Il n'y avait plus de doute, la nouvelle donnée était certaine.

Mesdames ne savaient que faire; personne n'avait une volonté bien ferme dans cette petite cour de vieilles filles; chucun s'effarait, courait à droite, à gauche; personne n'avançait à rien.

Tout à coup, on entend le galop d'un cheval, on court au perron, à la première marche duquel un cheval s'abat tout sanglant; le cavalier se dégage des étriers et s'approche. On le reconnaît: c'est M. de Virieu, député de la noblesse du Dauphiné, le même qui, le jour de la Fédération, a surpris cet éclair fauve dans la prunelle de la reine, éclair qui a fait visible pour lui une partie de cette âme profonde.

Il a appris le danger que couraient Mesdames, il est parti à fond de train. Au Point-du-Jour, il a rencontré toute la bande; on s'est douté où il allait, on a voulu lui faire résistance, mais il a lancé son cheval. Un homme a voulu arrêter le pauvre animal en lui enfonçant son sabre jusqu'à la garde dans le poitrail; malgré sa blessure, soutenu par son cavalier, le cheval a franchi la distance, et, comme s'il eût senti qu'il n'avait pas besoin d'aller plus loin, il a roulé sur la première marche du perron.

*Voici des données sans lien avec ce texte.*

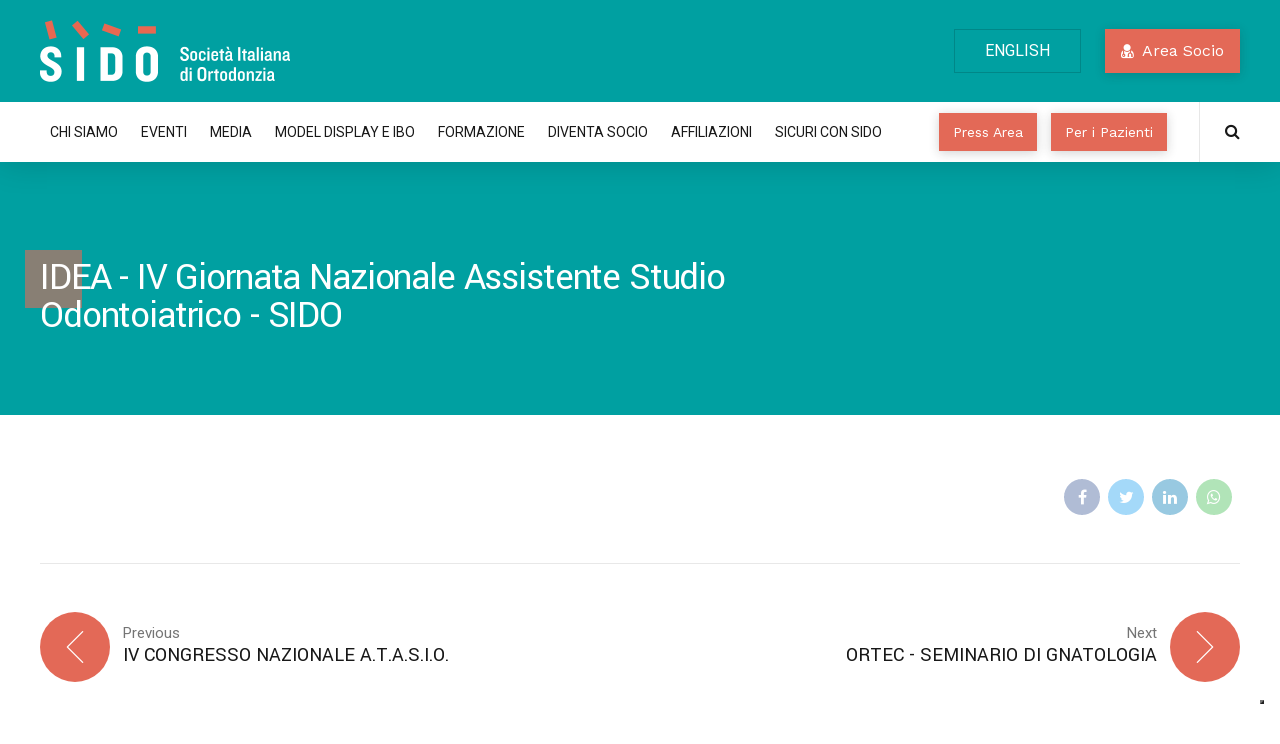

--- FILE ---
content_type: text/css
request_url: https://www.sido.it/wp-content/themes/denticare-child/style.css?ver=1.0.0
body_size: 4960
content:
/*
 Theme Name:   Denticare Child
 Theme URI:    http://denticare.bold-themes.com
 Description:  Denticare child theme
 Author:       BoldThemes
 Author URI:   http://bold-themes.com
 Template:     denticare
 Version:      1.0.0
 Tags:         one-column, right-sidebar, custom-menu, featured-images, sticky-post, theme-options, threaded-comments, translation-ready
 Text Domain:  denticare-child
*/


/* Theme customization starts here
-------------------------------------------------------------- */

.btLightAlternateHeader .btLogoArea {padding:20px 0}

.imgposthome {margin-top:-4em; width:100%}
/*.listacoccarde .bt_bb_headline:not(:first-of-type) h6 {display:none;}
.listacoccarde .bt_bb_headline:first-of-type {display: block; margin-bottom: 10px;}
.listacoccarde div {display:inline-block}*/
.listacoccarde .contcoccardeimg div {display:inline-block}
.listacoccarde .contcoccardeimg div img {max-width:160px}
.listacoccarde .bt_bb_headline:first-of-type {display: block; margin-bottom: 10px;}
.listacoccarde .bt_bb_column:first-of-type {flex-basis: 100%; max-width: 100%;}
.listacoccarde .bt_bb_column {margin-bottom:50px}
.bt_bb_latest_posts_item_content .bt_bb_latest_posts_item_meta > .bt_bb_latest_posts_item_date {box-sizing:content-box}

.btTopBox.widget_polylang a {text-decoration: none; position: relative; overflow: hidden; color: #ffffff; line-height: 42px; border: 1px solid #008788; padding: 0 30px 0 30px; text-align: left; display: inline-block; text-transform: uppercase; text-decoration: none; margin-top: 7px;}

/* pagina presentazione */
.bt_bb_counter_holder.bt_bb_size_xlarge { font-size: 4.5em;}

/*footer*/
.btSiteFooter .footermenu.bt_bb_custom_menu li a, .testofooter {color:#ccc;}
.btSiteFooter .footermenu.bt_bb_custom_menu li, .btSiteFooter .footermenu.bt_bb_custom_menu {margin:0}
.btSiteFooter .footermenu.bt_bb_custom_menu li a:hover {color:#fff;}
.icofooter.bt_bb_icon.bt_bb_style_borderless a {color: #ccc !important; transition: none;}
.imgfooter img {width:auto; max-height:250px; max-width:100%}

/*pagination*/
.pods-pagination-advanced {padding:0 0 0 30px; display:block; margin-top:100px;}
.pods-pagination-advanced a, .pods-pagination-advanced span {margin: 0 10px 0 0; font-size: 19px;}

/*press sidebar */
.btContent a.categoriepress {color:#000}
.btContent a.categoriepress:hover {color:#e36957;}

.btMenuHorizontal .menuPort > nav > ul > li { padding: calc(62px * .25) calc(11px * .2) calc(62px * .25) 0;}
.btMenuHorizontal .menuPort > nav > ul > li > a {
    padding: 0 0.65rem;
    transition: none;
}

/*press menu*/
.menupress.bt_bb_custom_menu div ul a {
	padding: 1em 1.786em;
	background-color: #e36957;
    color: #ffffff;
	background-image: linear-gradient(to right,#e36957 51%,#00a0a1 100%);
	background-position: 0 0;
    background-size: 200% 100% !important;
    box-shadow: 1px 1px 3px 1px rgb(34 34 34 / 20%);
	transition: 300ms ease all;
}
.menupress.bt_bb_custom_menu div ul a:hover {background-position: 99% 0 !important;}
.menupress.bt_bb_custom_menu div ul .current_page_item a {
	background-position: 99% 0 !important;
}

/* responsive */
.btVerticalHeaderTop .btVerticalMenuTrigger {z-index:2}
@media screen and (max-width: 1199px) {
	.btLightAlternateHeader .btLogoArea { padding: 10px 30px;}
	.btLogoArea .logo {float: none; text-align: center;}
	.btMenuVertical .btLogoArea .logo img { display: inline-block;}
	.btMenuVertical .mainHeader .logo { padding: 0 2em 1em;}
	.btMenuVertical .mainHeader .topBarInLogoArea .btIconWidget:not(.btWidgetWithText) {margin-left:0}
	.btVerticalMenuTrigger .bt_bb_icon {margin-top: 26.5px;}
}
@media screen and (max-width: 1069px) {
	.templatedirettivo .contfotodirettivo { height: 228px !important;}
	.templateregionali .contfotorappresentante { height: 228px !important;}
	.templatepresidenze .contfotopresidenze { height: 228px !important;}
}
@media screen and (max-width: 900px) {
	.templatedirettivo .bt_bb_grid_item {width: 25% !important;}
	.templateregionali .bt_bb_grid_item {width: 25% !important;}
	.templatepresidenze .bt_bb_grid_item {width: 25% !important;}
}
@media screen and (max-width: 700px) {
	.templatedirettivo .bt_bb_grid_item {width: 33% !important;}
	.templatedirettivo.bt_bb_masonry_portfolio_grid {flex-wrap: wrap;}
	.templateregionali .bt_bb_grid_item {width: 33% !important;}
	.templateregionali.bt_bb_masonry_portfolio_grid {flex-wrap: wrap;}
	.templatepresidenze .bt_bb_grid_item {width: 33% !important;}
	.templatepresidenze.bt_bb_masonry_portfolio_grid {flex-wrap: wrap;}
}
@media screen and (max-width: 500px) {
	.templatedirettivo .contfotodirettivo { height: 190px !important;}
	.templatedirettivo .bt_bb_grid_item {width: 46% !important;}
	.templateregionali .contfotorappresentante { height: 190px !important;}
	.templateregionali .bt_bb_grid_item {width: 46% !important;}
	.templatepresidenze .contfotopresidenze { height: 190px !important;}
	.templatepresidenze .bt_bb_grid_item {width: 46% !important;}
}



--- FILE ---
content_type: application/javascript
request_url: https://cs.iubenda.com/cookie-solution/confs/js/74584877.js
body_size: -6
content:
_iub.csRC = { consApiKey: 'iSrDUsXi8cXupNjS6whhr4jvo5OfR8pY', showBranding: false }
_iub.csEnabled = true;
_iub.csPurposes = [5,3,1];
_iub.cpUpd = 1721632164;
_iub.csT = 1.0;
_iub.googleConsentModeV2 = true;
_iub.totalNumberOfProviders = 4;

On voudrait douter encore du récit de M. de Virieu; mais, des fenêtres, on voit les lueurs des premières torches; toute la bande apparaît fantastique dans la nuit, se déroulant sur la moitié de Bellevue; ses cris, ses chants, plus terribles encore que ses cris peut-être, se font entendre; il n'y a pas de temps à perdre, il faut fuir, gagner Meudon à pied, aller chercher les voitures puisque les voitures ne viennent pas.

Ce dut être un terrible moment pour ces pauvres femmes, lorsqu'elles franchirent, par une nuit froide et pluvieuse de février, le seuil de leur belle villa pour faire leur premier pas sur le chemin de l'exil!

Mais il n'y avait pas à hésiter, l'avant-garde faubourienne frappait à la grille de Sèvres.

Pendant que le concierge parlementait essayant de gagner du temps, Mesdames fuyaient, traversant le parc à pied et arrivant à la grille de Meudon.

Par une fatalité singulière, la grille était fermée, le concierge absent, les clefs étaient égarées. Mesdames se crurent perdues.